Türkiye yönetici sınıfının bu aks değiştirme sürecine elbette ki ordu da eşlik etti. Türkiye’nin 1952’de NATO’ya üyeliğinin kabulüyle birlikte ABD de Türkiye’ye ve orduya girdi. Ordunun yapısı NATO konsepti doğrultusunda yeniden biçimlendirilirken dünya görüşünü belirleyen şey de Amerikancılık oldu. Türkiye’deki ABD ve NATO üsleri Türkiye’yi ve orduyu emperyalizmin bölgedeki ileri karakolu haline getirdi. Türkiye, özellikle Menderes iktidarı döneminde Ortadoğu’daki ilerici rejimlere ABD çıkarları doğrultusunda yapılan her müdahalenin içerisinde yer aldı.

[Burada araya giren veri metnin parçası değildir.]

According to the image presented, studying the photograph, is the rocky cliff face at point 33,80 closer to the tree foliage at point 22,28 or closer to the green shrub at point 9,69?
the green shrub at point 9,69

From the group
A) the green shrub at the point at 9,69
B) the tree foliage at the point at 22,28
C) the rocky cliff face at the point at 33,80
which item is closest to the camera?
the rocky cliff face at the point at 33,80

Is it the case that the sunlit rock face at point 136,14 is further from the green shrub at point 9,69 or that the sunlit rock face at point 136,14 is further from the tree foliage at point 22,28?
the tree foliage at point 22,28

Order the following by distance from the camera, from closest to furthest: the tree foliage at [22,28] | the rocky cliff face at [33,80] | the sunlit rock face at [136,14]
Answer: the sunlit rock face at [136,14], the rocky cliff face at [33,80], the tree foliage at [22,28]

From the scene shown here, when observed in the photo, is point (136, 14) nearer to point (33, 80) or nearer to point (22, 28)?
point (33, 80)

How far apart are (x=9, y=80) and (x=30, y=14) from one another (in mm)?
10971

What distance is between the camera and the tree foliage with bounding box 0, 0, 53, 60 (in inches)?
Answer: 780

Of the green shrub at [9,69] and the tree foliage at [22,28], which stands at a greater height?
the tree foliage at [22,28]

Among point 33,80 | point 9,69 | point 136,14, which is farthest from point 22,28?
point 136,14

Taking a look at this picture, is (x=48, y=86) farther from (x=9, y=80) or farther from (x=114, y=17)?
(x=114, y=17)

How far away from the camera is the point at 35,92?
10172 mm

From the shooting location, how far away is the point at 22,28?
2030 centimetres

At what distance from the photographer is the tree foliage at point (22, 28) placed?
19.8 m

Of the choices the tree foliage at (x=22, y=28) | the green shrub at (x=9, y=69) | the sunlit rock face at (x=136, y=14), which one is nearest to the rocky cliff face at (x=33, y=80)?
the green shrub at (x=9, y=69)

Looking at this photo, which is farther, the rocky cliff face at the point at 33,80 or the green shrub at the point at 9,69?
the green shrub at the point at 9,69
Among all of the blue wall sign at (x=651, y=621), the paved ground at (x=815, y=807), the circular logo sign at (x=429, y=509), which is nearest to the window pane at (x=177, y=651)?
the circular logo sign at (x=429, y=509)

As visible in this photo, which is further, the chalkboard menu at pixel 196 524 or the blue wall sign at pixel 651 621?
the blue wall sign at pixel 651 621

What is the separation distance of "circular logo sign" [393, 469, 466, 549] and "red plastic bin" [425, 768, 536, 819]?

Yine de ordudaki bu dönüşümün pürüzsüz bir şekilde devam etmesi mümkün değildi; çünkü en başta söylediğimiz üzere ordular da politik yapılardı ve politik süreçlerden etkileniyorlardı. 50’li yılların sonlarına doğru ordu içerisinde Demokrat Parti’yi ve Menderes’i devirmeye yönelik bir irade şekillenmeye başladı. Bu irade herhangi bir şekilde sosyalist ya da komünist bir dünya görüşüne........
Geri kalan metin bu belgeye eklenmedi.